Selected excerpt:
====

Search code examples
pythondjangodjango-import-export

django-import-export empty rows before csv header trigger exception while importing


While importing data from csv, I realized that this error is triggered if the first row is not the header

list indices must be integers or slices, not str


first_name,last_name,email,password,role
Noak,Larrett,nlarrett0@ezinearticles.com,8sh15apPjI,Student
Duffie,Milesap,dmilesap1@wikipedia.org,bKNIlIWVfNw,Student

It only works if the first row is the header

first_name,last_name,email,password,role
Noak,Larrett,nlarrett0@ezinearticles.com,8sh15apPjI,Student
Duffie,Milesap,dmilesap1@wikipedia.org,bKNIlIWVfNw,Student

...

I tried overwriting before_import to remove any blank row

def before_import(self, dataset, using_transactions, dry_run, **kwargs):
    indexes = []
    for i in range(0, len(dataset)):
        row = ''.join(dataset[i])
        if row.strip() == '':
            indexes.append(i)
    for index in sorted(indexes, reverse=True):
        del dataset[index]          
    return dataset

This works for all the rows, except the first row which should always contain the header, and if not the error is thrown.


Solution

  • After hours of debugging, I found the ImportMixin class, which is in import_export/admin.py

    The class contains a method called import_action that looks like this

    def import_action(self, request, *args, **kwargs):
        ...
        import_file = form.cleaned_data['import_file']
        ...
        data = tmp_storage.read(input_format.get_read_mode())
        ...
        dataset = input_format.create_dataset(data)
        ...

====

Given information:
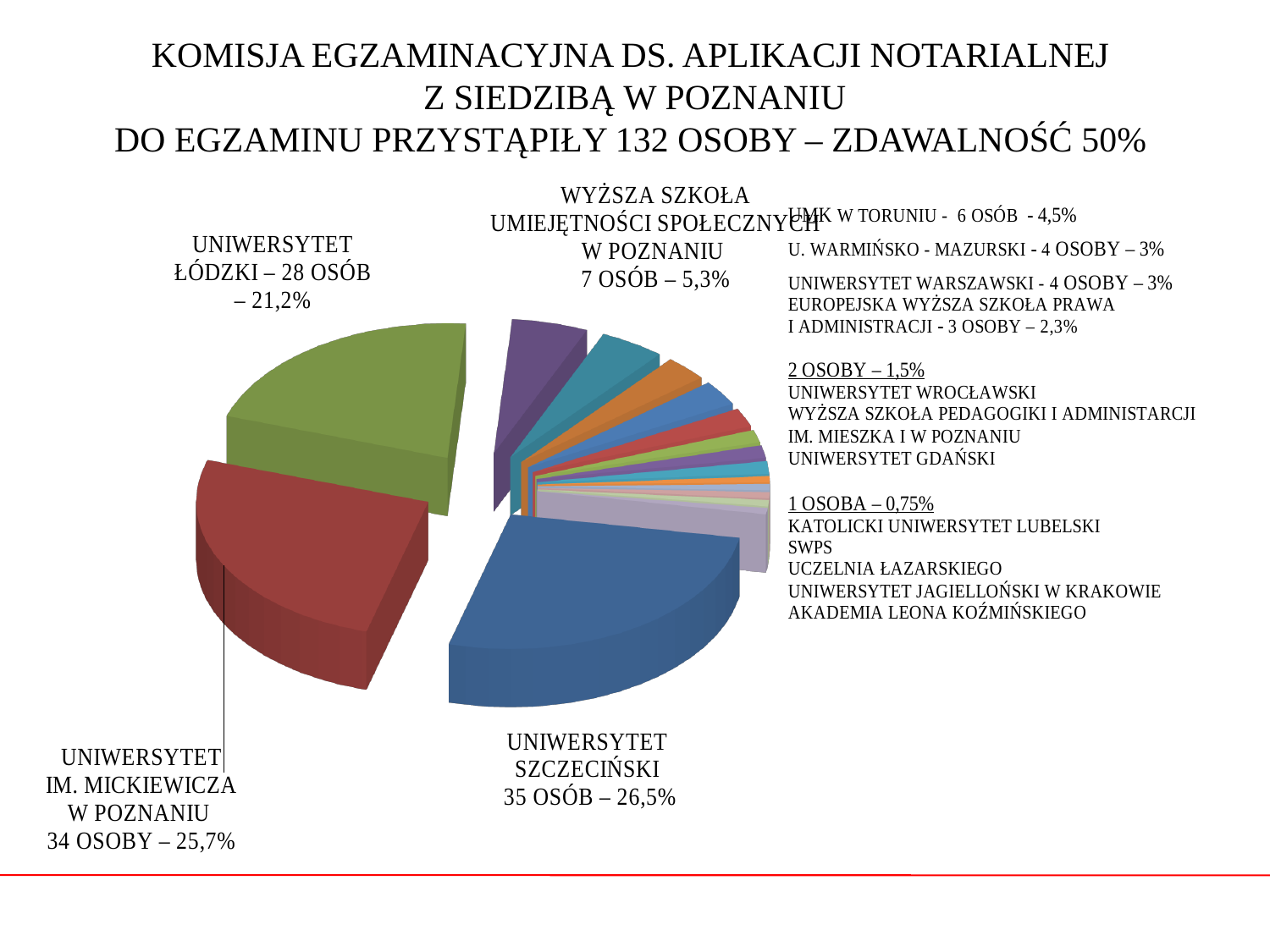
What share of the pie does Uniwersytet im. Mickiewicza w Poznaniu represent? 25,7% Which university has the largest slice of the pie? Uniwersytet Szczeciński What pass rate (zdawalność) is given in the slide title? 50% How many people from Uniwersytet Szczeciński took the exam? 35 How many people from Uniwersytet Łódzki took the exam? 28 What kind of chart is shown on the slide? pie chart What percentage corresponds to 1 osoba (one person) on the slide? 0,75% What percentage is shown for Wyższa Szkoła Umiejętności Społecznych w Poznaniu? 5,3% Which has more people: Uniwersytet Łódzki or UMK w Toruniu? Uniwersytet Łódzki What is the difference in number of people between Uniwersytet Szczeciński and Uniwersytet Łódzki? 7 How many people from UMK w Toruniu took the exam? 6 How many people in total took the exam according to the slide title? 132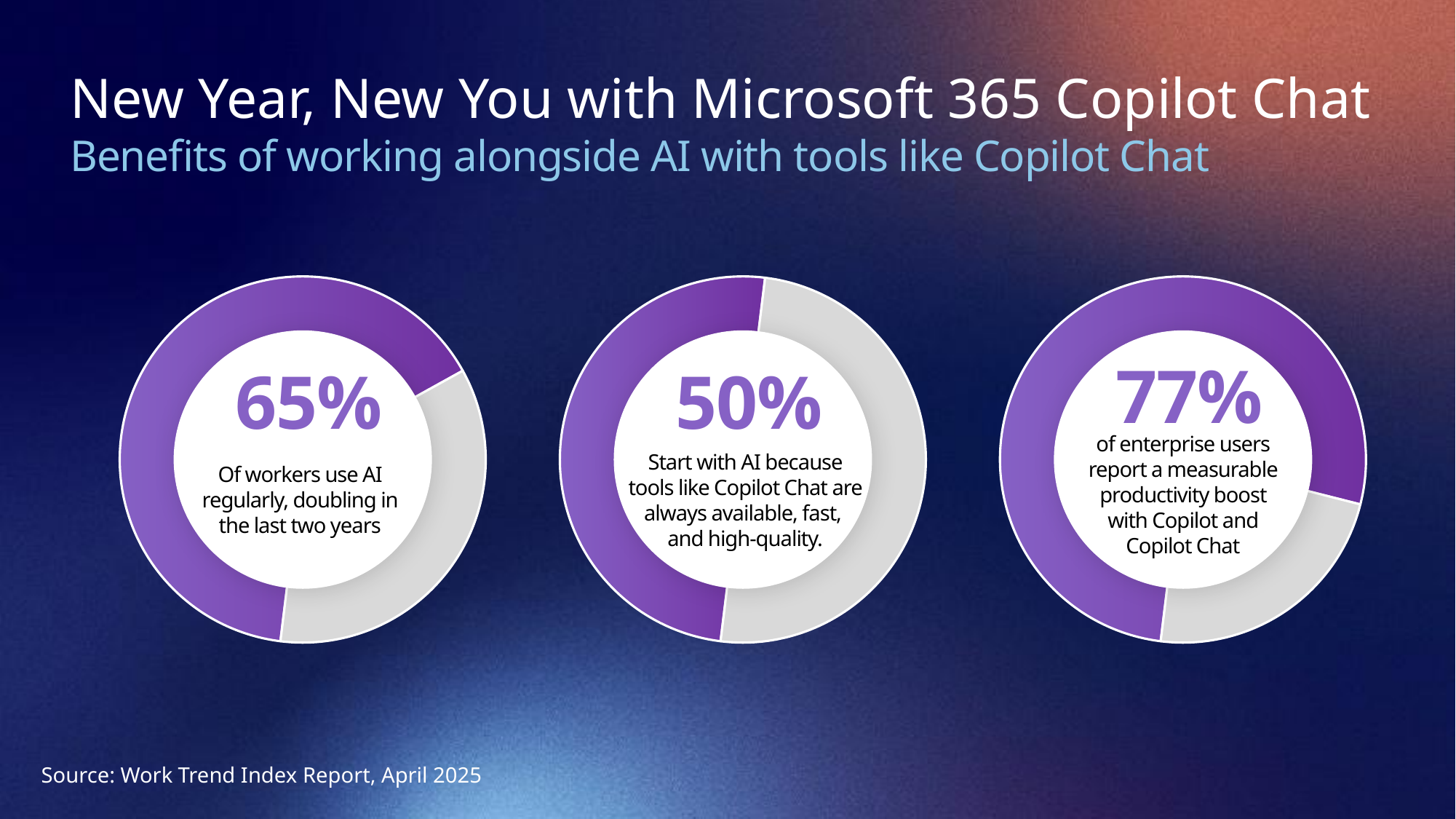
On the middle donut chart, what share of the ring is filled in purple? 50% What colour is used for the filled portion of each donut chart? Purple On the middle donut chart, what percentage start with AI because tools like Copilot Chat are always available, fast, and high-quality? 50% On the right donut chart, what percentage of enterprise users report a measurable productivity boost with Copilot and Copilot Chat? 77% How many donut charts are on the slide? 3 What kind of charts are shown on the slide? Donut charts What is the source cited for the data on the slide? Work Trend Index Report, April 2025 Which of the three donut charts shows the lowest percentage? The middle chart (50%) What is the difference between the percentage on the right donut chart and the percentage on the left donut chart? 12% On the left donut chart, what percentage of workers use AI regularly? 65% Which of the three donut charts shows the highest percentage? The right chart (77%) Which is larger: the percentage on the left donut chart or the percentage on the middle donut chart? The left chart (65%)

====

Brief 1:
Answer these about the django-import-export thread:
(a) What error message is triggered when the first row is not the header?
(b) Which method did the poster override to remove blank rows?
(c) In which file is the ImportMixin class located?
Brief 2: Please write the next part of the django-import-export thread, picking up after its last line.
The data has no connection to the django-import-export thread.

Exercise result 1:
(a) list indices must be integers or slices, not str
(b) before_import
(c) import_export/admin.py

Exercise result 2:
    As you can see, this is the function that reads the uploaded file to a string before passing it to input_format.create_dataset(). So all I had to do was adding a custom function that removed the blank lines

    data = self.remove_blanks(data)
    dataset = input_format.create_dataset(data)
    

    import_export/admin.py/ImportMixin

    def remove_blanks(self, data):
        return os.linesep.join([s for s in data.splitlines() if s.strip()])
    

    This way any csv file will not have any blank line, which will force the first line to be the header and that solves the problem. I hope this will be useful to anyone facing the same issue.

    UPDATE : There is also an easy way to do the same by overwriting create_dataset in import_export/formats/base_formats.py

    import_export/formats/base_formats.py/TablibFormat

    def create_dataset(self, in_stream, **kwargs):
        in_stream = os.linesep.join([s for s in in_stream.splitlines() if s.strip()])
        try:
            return tablib.import_set(in_stream, format=self.get_title())
        except:
            return tablib.import_set('', format=self.get_title())